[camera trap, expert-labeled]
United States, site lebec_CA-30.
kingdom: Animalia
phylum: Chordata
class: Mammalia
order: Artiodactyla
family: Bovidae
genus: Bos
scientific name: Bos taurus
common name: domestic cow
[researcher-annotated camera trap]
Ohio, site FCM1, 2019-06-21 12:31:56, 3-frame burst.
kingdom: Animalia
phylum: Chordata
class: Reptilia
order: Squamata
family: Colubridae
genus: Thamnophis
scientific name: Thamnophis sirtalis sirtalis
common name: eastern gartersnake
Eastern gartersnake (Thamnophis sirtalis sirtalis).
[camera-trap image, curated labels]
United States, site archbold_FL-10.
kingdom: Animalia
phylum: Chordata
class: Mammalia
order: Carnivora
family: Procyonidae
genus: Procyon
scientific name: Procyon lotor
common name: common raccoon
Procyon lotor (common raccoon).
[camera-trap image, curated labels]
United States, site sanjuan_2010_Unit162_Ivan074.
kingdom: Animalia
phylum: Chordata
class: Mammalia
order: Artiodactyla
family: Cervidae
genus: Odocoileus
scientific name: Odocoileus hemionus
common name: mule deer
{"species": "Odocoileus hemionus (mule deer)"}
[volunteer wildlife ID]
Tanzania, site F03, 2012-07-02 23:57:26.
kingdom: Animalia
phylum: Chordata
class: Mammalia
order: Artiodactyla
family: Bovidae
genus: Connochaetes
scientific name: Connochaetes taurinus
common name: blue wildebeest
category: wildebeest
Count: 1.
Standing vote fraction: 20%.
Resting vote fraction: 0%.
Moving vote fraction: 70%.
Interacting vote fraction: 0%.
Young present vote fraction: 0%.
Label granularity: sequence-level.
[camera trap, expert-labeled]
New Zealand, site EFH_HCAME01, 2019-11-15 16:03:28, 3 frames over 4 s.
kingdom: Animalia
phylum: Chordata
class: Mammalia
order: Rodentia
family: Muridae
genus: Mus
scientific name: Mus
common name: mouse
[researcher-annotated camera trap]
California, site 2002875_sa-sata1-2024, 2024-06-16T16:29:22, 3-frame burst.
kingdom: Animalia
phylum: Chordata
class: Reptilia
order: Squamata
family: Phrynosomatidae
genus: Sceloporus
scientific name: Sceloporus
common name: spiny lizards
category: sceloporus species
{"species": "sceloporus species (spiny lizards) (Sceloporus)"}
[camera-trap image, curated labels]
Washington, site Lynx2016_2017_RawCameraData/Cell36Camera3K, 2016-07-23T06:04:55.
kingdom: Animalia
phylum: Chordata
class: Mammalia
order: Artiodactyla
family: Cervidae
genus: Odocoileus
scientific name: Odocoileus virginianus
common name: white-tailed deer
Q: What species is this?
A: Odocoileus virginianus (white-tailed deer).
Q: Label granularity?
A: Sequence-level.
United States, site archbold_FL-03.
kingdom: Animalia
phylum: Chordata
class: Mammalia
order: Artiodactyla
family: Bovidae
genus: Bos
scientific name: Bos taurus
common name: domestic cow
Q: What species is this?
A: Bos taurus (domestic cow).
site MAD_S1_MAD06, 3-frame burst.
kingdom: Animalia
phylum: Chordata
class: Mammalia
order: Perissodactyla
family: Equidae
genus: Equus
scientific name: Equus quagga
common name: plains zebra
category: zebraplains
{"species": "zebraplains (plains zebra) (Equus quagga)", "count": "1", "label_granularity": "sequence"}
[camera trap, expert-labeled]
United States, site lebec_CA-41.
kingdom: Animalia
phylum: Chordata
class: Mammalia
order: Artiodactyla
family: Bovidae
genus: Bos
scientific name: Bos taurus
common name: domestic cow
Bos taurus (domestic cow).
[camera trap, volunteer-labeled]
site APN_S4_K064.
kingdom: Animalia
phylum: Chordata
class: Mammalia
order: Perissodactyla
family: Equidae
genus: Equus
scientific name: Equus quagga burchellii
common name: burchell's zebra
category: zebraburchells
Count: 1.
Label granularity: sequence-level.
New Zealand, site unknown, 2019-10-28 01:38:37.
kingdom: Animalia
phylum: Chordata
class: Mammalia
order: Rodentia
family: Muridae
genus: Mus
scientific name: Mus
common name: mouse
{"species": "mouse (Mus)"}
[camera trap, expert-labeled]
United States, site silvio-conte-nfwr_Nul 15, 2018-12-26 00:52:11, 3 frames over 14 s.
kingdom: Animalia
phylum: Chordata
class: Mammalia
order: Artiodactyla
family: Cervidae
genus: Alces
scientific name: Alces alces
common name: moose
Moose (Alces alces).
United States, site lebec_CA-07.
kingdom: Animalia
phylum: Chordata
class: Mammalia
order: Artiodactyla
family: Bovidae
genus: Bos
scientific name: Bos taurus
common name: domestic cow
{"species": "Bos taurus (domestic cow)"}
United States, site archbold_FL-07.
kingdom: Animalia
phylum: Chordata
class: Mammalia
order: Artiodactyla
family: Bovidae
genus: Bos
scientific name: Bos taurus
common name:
-=-=-=-=-
#### PROBLEM REQUIREMENTS:
Using the listing above, pick out each line that contains the word "frames", then copy it.

#### RESPONSE:
New Zealand, site EFH_HCAME01, 2019-11-15 16:03:28, 3 frames over 4 s.
United States, site silvio-conte-nfwr_Nul 15, 2018-12-26 00:52:11, 3 frames over 14 s.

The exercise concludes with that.